Elizabeth Broderick is an Australian lawyer, who was the Australian Sex Discrimination Commissioner for over eight years from 2007 to 2015 and has been a United Nations special rapporteur for Discrimination against Women and Girls since 2017. She is a former partner and head of legal technology at Ashurst Australia (then called Blake Dawson Waldron), a global commercial law firm.

==Early life and education==
Broderick grew up in Caringbah, New South Wales as the daughter of a doctor and physiotherapist, Frank and Margot. She has two sisters including an identical twin, emeritus Professor Jane Latimer , and Carolyn Broderick.

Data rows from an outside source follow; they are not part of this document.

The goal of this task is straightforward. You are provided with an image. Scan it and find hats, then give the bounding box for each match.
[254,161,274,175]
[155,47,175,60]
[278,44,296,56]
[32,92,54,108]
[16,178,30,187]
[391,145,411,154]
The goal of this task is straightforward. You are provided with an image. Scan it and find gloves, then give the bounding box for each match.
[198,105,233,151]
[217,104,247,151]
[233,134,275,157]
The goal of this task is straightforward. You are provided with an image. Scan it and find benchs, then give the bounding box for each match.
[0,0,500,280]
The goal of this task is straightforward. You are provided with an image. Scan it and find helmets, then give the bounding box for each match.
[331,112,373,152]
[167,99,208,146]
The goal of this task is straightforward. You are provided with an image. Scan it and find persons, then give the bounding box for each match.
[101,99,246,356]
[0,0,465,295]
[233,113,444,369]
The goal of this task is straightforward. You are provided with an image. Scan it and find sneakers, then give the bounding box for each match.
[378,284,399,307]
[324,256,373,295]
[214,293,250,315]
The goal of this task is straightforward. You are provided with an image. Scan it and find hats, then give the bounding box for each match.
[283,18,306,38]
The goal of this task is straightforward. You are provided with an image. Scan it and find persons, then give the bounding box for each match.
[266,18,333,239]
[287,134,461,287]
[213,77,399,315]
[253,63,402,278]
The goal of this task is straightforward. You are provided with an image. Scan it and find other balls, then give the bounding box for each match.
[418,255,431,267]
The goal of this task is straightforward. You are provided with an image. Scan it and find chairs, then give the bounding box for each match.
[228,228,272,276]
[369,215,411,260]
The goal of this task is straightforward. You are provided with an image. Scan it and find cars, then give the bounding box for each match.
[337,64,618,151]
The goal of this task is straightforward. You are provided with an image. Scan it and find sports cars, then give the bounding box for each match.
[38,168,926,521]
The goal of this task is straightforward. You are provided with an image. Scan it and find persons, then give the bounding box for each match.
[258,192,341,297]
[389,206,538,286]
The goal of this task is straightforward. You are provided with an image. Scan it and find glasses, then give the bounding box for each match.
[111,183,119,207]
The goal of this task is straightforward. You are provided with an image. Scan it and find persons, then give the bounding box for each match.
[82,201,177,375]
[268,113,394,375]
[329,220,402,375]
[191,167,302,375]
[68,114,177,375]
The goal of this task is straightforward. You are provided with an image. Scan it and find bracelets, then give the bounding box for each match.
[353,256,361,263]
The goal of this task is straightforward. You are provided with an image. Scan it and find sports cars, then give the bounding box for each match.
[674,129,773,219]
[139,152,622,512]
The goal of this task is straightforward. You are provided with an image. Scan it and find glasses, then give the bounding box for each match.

Elizabeth Broderick was head girl in 1978 at Meriden School, Strathfield while Jane Latimer was head girl at MLC School in neighbouring Burwood in the same year.

==Career==
Broderick is trained as a lawyer. She has spoken publicly about her own experiences of sexual harassment by a client as a young lawyer.

At law firm Blake Dawson Waldron (now Ashurst), Broderick worked part-time for twelve years while she was a partner - the first partner at the firm to work part-time. She also created a database giving people legal advice at low cost. Broderick was named "Telstra NSW Business Woman of the Year" (2000–2001).

===Sex Discrimination Commissioner===
Broderick was appointed Sex Discrimination Commissioner by Prime Minister John Howard in 2007. Her term was extended by the Rudd government and again by the Abbott government. As Sex Discrimination Commissioner, Broderick worked on equal-pay cases, "proposed a model for the paid parental leave scheme", and commented publicly on sexual harassment cases.

Broderick persuaded some of "the most powerful men in the country" to publicly commit to being part of a group called Male Champions of Change (MCC) and take action on gender inequality. The group is still active and has inspired the creation of many MCC groups in other sectors, including architecture, property, elite sports and in Victoria. Current members of the Founding MCC group include, Alan Joyce, Kevin McCann, Martin Parkinson, David Thodey and Lieutenant General David Morrison.

The Male Champions of Change have released progress reports in 2011, 2013 and 2014. They also partnered with Chief Executive Women to develop a model for leaders to use in order to examine their own actions and "Leadership Shadow".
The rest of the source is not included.